Work to complete:
1. Answer these questions using the passage on sensitivity and whole body imaging:
(a) How high is the layer of water in the recipient that NEMA prescribes for the sensitivity measurement?
(b) What is the one essential difference between planar imaging and whole body imaging?
(c) In what unit must the speed v be expressed?
2. Extract word for word the portion of the passage on sensitivity and whole body imaging starting at "Sensitivity¶" and ending at "resolution is better.".

Provided passage:
┄┄┄┄┄┄

Knowing τ, we can predict the dead time for any count rate, except for very high ones (which should be avoided at all times anyway, because in such a situation limited information is obtained at the cost of increased radiation to the patient).

Sensitivity¶

Sensitivity is measured by recording the count rate for a known radioactive source. Because the measurement should not be affected by attenuation, NEMA prescribes to use a recipient with a large (10 cm) flat bottom, with a bit of water (3 mm high) to which about 10 MBq radioactive tracer has been added. The result depends mainly on the collimator, and will be worse if the resolution is better.

Whole body imaging¶

A camera which is not ready for planar imaging, is obviously not ready for whole body imaging either. In contrast, a camera that meets all quality control criteria for planar imaging could still fail for whole body imaging. There is only one essential difference between planar imaging and whole body imaging: in whole body imaging the patient is continuously moving with respect to the camera. In some systems the patient bed is translated, in other systems the camera is moved, but the potential problems are the same. During whole body imaging a single large planar image is acquired (see Figure 3), which is as wide as the crystal (let us call that the $x$ -axis) but much longer (the $y$ -axis). Consequently, the coordinates $(x_{\mbox{wb}}, y_{\mbox{wb}})$ in the large image are computed as

\begin{align} x_{\mbox{wb}} &= x\\ y_{\mbox{wb}} &= y + v t, \end{align}

(8)

where $(x,y)$ is the normal planar coordinate, $v$ is the table speed and $t$ is the time. The speed $v$ must be expressed in pixels per s, while the motor of the bed is trying to move the bed at a predefined speed in cm per s. Consequently, whole body image quality will only be optimal if

planar image quality is optimal, and
the $y$ -pixel size is exact, and
the motor is working at the correct speed.

Bed motion¶

The bed motion can be measured directly to check if the true scanning speed is identical to the specified one.

┄┄┄┄┄┄

[Saved data entries]
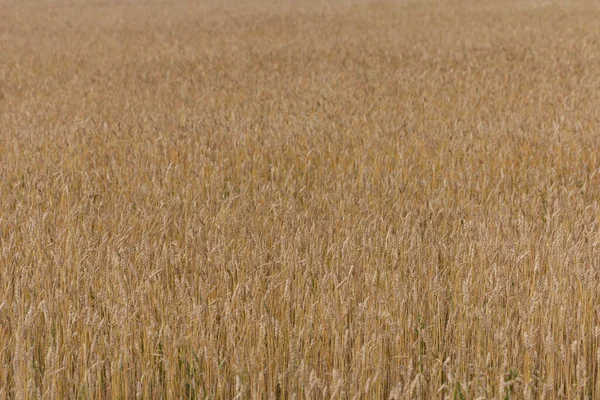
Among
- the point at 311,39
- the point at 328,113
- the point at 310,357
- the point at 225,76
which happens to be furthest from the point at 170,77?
the point at 310,357

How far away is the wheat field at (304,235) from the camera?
1.91 metres

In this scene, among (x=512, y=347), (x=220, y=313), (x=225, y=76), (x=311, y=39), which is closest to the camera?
(x=512, y=347)

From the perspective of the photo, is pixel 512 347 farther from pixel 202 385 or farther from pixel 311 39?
pixel 311 39

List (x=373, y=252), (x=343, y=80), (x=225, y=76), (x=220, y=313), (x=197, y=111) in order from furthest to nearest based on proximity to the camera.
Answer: (x=225, y=76) < (x=343, y=80) < (x=197, y=111) < (x=373, y=252) < (x=220, y=313)

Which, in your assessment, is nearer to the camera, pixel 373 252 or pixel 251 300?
pixel 251 300

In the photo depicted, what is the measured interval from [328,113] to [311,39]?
660cm

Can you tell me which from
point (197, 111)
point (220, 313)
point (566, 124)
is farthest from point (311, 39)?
point (220, 313)

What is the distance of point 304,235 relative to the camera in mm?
2850

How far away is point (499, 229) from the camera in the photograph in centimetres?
290

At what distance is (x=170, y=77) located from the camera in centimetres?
819

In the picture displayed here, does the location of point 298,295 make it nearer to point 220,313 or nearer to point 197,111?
point 220,313

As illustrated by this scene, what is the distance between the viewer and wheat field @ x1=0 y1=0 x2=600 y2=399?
1914 mm

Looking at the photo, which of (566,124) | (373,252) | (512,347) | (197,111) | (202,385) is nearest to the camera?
(202,385)

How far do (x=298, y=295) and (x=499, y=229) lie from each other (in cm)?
109
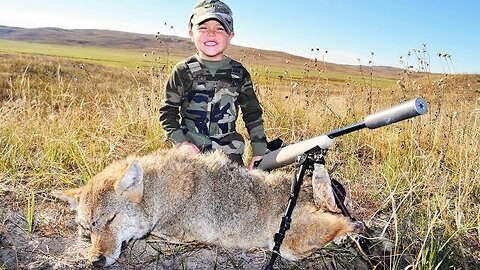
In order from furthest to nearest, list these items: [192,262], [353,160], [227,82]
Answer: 1. [353,160]
2. [227,82]
3. [192,262]

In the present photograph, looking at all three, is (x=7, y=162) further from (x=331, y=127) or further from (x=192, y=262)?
(x=331, y=127)

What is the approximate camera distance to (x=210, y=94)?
16.3ft

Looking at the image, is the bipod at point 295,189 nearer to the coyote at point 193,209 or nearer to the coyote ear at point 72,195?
the coyote at point 193,209

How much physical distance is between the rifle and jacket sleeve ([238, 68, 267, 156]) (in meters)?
0.86

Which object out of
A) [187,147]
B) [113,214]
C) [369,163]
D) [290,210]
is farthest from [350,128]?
[369,163]

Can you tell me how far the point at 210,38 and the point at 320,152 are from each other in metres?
1.89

┄┄┄┄┄┄

Outputs for the tasks:
1.
(a) 3 mm
(b) In whole body imaging, the patient is continuously moving with respect to the camera.
(c) Pixels per s

2.
Sensitivity¶

Sensitivity is measured by recording the count rate for a known radioactive source. Because the measurement should not be affected by attenuation, NEMA prescribes to use a recipient with a large (10 cm) flat bottom, with a bit of water (3 mm high) to which about 10 MBq radioactive tracer has been added. The result depends mainly on the collimator, and will be worse if the resolution is better.